**Exercise description:** Over all lines in the data below, count those holding "Array" and give only the result.

—————

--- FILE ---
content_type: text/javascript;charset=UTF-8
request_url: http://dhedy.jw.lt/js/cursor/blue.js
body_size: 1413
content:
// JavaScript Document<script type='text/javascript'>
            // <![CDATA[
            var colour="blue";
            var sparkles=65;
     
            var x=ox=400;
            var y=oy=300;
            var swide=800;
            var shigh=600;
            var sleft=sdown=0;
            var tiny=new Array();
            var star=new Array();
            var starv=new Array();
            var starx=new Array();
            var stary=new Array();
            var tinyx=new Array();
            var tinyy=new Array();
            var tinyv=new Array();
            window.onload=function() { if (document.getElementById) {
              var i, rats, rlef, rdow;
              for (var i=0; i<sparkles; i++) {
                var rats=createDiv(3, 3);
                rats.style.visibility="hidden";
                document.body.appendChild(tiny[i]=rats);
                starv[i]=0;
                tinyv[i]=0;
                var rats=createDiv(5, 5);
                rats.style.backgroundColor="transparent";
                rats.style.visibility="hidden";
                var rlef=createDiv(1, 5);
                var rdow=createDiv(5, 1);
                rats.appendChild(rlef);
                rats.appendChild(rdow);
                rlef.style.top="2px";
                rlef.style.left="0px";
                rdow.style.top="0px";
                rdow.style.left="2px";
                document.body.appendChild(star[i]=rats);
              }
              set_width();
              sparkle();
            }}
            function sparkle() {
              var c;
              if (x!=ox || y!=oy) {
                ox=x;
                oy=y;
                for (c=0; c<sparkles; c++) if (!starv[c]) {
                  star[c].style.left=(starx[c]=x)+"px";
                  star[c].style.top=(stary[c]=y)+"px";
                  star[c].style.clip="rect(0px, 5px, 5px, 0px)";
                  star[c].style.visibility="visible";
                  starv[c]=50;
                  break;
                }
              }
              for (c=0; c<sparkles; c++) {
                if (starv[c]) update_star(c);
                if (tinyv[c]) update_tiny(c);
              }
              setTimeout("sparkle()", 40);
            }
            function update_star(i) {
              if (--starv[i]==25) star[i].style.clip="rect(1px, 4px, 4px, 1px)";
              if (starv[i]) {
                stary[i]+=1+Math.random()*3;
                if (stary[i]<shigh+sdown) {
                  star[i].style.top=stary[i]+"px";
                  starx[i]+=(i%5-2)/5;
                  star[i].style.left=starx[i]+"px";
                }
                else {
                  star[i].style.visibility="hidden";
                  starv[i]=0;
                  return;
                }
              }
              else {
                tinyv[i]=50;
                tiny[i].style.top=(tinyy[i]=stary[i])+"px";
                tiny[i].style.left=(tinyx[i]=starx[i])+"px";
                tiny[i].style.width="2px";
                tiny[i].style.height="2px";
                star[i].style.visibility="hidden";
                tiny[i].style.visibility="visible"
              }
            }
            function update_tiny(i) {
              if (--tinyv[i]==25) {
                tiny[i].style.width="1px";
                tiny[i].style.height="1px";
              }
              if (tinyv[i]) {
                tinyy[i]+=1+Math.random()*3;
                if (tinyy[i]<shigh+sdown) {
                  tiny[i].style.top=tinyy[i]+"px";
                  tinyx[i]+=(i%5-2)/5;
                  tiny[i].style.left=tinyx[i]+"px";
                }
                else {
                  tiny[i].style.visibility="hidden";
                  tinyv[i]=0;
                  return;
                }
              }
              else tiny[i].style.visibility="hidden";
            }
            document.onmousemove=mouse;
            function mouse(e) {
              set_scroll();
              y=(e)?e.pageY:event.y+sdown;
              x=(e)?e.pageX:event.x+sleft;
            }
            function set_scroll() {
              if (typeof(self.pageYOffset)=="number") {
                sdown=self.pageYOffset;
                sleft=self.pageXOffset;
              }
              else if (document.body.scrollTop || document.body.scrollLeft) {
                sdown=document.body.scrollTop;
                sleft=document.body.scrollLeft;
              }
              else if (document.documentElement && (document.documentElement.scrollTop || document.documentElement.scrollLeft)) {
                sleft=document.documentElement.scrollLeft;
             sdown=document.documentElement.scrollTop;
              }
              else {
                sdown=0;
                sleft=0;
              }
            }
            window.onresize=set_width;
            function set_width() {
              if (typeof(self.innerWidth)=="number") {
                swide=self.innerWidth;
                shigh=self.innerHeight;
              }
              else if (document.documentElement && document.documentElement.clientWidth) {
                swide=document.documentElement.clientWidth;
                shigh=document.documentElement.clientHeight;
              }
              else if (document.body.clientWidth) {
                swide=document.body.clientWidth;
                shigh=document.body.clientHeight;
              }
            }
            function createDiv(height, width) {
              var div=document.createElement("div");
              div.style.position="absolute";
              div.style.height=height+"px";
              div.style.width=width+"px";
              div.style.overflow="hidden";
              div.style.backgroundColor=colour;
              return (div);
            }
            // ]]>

—————

**Written response:** 8